Case series of LPFLR have demonstrated significant improvements in patients' pain, Lysholm score and Knee Injury and Osteoarthritis Outcome Score, and kinesiophobia with no instability events and normal range of motion at short-term follow-up.

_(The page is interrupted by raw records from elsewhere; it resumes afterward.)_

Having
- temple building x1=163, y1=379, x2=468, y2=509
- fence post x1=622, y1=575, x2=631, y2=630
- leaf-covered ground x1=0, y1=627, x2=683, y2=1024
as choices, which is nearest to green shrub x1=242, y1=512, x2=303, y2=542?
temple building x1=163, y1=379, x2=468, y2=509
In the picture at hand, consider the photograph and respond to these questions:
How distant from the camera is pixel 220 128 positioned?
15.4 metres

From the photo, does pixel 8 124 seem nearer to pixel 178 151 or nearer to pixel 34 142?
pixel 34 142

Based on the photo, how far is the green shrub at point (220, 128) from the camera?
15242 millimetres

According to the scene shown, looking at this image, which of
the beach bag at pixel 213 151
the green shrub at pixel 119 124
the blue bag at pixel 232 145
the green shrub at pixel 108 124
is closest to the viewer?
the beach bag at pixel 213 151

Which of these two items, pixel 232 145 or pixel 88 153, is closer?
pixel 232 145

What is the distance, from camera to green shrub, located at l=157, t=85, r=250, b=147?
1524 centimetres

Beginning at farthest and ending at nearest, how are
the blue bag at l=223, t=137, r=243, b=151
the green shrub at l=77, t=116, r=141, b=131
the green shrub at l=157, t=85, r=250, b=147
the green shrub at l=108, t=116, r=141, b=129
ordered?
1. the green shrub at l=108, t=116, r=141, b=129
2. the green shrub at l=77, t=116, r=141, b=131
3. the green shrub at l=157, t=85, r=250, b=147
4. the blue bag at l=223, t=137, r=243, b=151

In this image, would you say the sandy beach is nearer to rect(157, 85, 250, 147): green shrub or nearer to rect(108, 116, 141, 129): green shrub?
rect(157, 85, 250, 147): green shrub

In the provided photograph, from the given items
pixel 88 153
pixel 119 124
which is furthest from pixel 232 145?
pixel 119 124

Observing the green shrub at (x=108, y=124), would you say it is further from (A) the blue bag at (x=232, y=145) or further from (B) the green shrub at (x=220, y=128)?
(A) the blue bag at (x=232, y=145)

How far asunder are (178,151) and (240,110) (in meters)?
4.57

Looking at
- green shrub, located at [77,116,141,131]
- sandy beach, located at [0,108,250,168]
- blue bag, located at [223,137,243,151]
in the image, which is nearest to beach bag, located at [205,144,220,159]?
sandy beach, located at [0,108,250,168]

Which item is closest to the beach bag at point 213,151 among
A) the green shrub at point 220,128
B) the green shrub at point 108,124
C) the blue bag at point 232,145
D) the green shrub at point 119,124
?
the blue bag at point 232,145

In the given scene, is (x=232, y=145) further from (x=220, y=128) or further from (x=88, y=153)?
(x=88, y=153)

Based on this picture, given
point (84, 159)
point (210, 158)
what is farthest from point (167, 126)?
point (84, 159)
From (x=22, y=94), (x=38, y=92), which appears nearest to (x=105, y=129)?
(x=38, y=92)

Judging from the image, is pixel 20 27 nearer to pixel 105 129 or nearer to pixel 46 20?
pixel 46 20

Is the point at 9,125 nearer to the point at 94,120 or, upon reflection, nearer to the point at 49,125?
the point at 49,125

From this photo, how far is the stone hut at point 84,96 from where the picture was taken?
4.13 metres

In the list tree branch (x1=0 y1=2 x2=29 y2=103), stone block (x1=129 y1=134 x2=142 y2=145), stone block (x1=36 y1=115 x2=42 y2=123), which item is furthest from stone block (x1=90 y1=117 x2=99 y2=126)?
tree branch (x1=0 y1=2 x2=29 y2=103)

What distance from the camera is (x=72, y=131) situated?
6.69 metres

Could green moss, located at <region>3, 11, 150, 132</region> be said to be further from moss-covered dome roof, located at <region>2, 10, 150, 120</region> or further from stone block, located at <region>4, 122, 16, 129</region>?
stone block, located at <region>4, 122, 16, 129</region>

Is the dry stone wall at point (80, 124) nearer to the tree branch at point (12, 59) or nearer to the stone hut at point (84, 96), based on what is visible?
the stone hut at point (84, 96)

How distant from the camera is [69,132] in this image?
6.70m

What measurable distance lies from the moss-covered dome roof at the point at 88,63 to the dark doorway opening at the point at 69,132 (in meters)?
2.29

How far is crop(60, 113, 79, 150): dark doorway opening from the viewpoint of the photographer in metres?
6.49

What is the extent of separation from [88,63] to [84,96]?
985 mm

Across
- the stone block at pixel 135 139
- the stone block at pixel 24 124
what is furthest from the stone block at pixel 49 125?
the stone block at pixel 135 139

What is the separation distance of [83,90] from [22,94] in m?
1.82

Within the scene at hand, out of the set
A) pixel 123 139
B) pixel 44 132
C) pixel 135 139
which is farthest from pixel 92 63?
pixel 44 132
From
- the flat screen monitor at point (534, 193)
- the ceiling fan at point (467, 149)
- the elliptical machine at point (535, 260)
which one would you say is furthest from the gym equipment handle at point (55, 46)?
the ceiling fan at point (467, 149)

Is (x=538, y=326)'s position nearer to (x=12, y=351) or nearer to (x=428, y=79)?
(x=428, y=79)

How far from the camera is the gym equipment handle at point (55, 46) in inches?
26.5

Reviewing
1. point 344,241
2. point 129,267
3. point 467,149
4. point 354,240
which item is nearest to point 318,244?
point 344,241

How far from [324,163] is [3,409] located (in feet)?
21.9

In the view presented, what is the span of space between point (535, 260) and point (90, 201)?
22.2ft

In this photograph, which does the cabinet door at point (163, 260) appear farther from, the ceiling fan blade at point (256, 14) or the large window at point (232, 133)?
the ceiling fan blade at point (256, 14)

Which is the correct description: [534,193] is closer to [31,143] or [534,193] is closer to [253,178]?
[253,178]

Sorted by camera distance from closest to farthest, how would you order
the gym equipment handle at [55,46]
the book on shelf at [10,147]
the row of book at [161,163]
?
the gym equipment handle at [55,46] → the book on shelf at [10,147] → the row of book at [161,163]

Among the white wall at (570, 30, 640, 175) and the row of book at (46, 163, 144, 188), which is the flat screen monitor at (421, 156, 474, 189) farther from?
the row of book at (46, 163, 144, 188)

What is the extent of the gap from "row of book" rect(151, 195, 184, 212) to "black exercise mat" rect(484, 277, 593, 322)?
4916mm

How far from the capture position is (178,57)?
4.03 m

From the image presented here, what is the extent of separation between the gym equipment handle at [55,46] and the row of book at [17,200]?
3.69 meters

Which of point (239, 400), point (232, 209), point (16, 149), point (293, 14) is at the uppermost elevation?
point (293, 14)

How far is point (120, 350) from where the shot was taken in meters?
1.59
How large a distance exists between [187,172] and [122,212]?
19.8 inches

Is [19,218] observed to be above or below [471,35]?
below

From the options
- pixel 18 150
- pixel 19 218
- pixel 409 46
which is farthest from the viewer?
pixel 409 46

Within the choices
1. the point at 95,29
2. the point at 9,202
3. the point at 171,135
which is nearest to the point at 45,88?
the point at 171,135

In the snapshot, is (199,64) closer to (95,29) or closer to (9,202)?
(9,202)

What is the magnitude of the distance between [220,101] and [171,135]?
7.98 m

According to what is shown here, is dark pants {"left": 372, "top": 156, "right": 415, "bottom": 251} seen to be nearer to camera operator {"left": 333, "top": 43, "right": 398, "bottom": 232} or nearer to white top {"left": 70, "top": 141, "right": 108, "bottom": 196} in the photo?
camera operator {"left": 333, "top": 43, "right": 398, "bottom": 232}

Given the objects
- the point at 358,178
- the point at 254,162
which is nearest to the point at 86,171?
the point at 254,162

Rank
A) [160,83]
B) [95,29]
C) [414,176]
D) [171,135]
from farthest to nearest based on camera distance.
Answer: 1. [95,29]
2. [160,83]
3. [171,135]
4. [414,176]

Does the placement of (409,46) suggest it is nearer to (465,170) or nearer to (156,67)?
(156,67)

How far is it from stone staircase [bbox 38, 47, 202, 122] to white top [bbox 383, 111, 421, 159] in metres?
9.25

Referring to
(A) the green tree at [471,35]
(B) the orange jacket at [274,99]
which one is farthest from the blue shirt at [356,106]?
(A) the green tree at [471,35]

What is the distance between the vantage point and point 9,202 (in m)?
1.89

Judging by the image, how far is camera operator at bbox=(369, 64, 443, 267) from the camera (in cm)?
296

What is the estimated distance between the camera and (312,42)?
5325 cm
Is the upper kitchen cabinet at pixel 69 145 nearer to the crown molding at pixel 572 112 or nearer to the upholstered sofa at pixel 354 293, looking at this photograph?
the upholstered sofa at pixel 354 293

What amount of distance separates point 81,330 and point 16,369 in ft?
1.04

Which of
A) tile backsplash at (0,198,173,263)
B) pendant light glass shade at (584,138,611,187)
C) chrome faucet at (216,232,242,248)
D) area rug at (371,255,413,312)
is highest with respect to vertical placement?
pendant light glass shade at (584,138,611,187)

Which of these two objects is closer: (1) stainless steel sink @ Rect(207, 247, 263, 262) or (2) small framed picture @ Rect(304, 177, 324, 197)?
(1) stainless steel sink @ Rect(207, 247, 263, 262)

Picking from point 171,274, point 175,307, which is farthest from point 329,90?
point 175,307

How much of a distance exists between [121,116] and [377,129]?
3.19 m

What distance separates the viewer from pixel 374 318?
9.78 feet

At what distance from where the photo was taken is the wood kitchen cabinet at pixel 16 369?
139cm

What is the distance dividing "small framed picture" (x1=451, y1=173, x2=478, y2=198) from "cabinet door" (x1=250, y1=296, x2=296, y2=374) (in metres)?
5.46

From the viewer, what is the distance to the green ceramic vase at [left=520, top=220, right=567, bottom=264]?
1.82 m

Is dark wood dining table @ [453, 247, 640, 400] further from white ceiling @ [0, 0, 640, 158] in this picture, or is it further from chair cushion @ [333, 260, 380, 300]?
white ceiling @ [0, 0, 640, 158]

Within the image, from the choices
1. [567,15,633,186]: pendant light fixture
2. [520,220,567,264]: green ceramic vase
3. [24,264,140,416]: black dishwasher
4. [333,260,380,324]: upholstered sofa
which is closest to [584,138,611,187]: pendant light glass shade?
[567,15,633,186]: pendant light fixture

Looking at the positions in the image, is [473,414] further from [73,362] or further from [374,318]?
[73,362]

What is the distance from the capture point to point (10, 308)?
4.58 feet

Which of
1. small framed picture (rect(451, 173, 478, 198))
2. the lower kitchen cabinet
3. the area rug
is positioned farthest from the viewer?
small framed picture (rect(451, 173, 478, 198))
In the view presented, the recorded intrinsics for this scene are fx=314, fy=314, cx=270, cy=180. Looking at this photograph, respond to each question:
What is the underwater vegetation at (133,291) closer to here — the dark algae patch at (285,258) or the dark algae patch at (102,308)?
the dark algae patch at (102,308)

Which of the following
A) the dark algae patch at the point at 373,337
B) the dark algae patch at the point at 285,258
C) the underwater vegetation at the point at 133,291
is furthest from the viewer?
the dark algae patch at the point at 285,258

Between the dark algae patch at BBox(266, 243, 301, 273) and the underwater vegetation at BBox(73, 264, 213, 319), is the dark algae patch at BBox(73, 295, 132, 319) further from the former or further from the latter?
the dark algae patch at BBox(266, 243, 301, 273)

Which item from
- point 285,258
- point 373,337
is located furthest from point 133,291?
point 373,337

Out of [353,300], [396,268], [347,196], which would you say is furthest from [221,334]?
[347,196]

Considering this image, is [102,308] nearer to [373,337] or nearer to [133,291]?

DISCUSSION/CONCLUSION: Medial patellar instability can occur following lateral retinacular release and patients experiencing instability despite nonoperative treatment are likely to benefit from a soft tissue-based LPFLR. Although other nongraft-based techniques may confer similar outcomes, the authors find it more reliable to perform a lateral reconstruction as described.

摘要

背景

髌骨内侧不稳定较为罕见,但可能发生在外侧支持带松解术后。髌股外侧韧带是髌骨内外侧移位的重要稳定结构,基于软组织的重建可恢复其稳定作用。

适应证

髌股外侧韧带重建术(LPFLR)适用于经全面非手术治疗无效的髌骨不稳定。

技术描述

对髌股内侧韧带(MPFL)状态、髌骨轨迹、软骨状态以及外侧支持带松解术后的变化进行诊断性关节镜检查。在髌骨中点与外侧髁之间做一个5厘米的切口,如果同时进行MPFL重建,也可采用单一中线切口。向下解剖至外侧支持带和关节囊,分别在髌骨远端和近端通过髌腱和股四头肌腱做两个1厘米的切口。然后直接触诊外侧髁,在伸直位时于外侧髁前方和后方直接向髂胫束做两个1厘米的切口。接着将腘绳肌同种异体移植物呈V形从股四头肌腱穿过髂胫束,最终到达髌腱。修剪多余的移植物,在近端和远端折叠,以复制正常(或对侧)髌骨外翻0°至15°。通过临时缝线在伸直位穿过近端和远端折叠的移植物来设定试验性静息长度和张力。使膝关节进行全范围活动,以确保在屈曲时移植物不会收紧,在伸直时不会松弛。然后检查外翻和髌骨平移情况。使用不可吸收的粗缝线在近端和远端设定折叠同种异体移植物的长度。

结果

LPFLR的病例系列显示,患者的疼痛、Lysholm评分、膝关节损伤和骨关节炎疗效评分以及运动恐惧均有显著改善,短期随访时无不稳定事件发生,活动范围正常。

讨论/结论:外侧支持带松解术后可能发生髌骨内侧不稳定,尽管接受了非手术治疗但仍存在不稳定的患者可能会从基于软组织的LPFLR中获益。虽然其他非移植物技术可能产生类似结果,但作者认为按所述进行外侧重建更为可靠。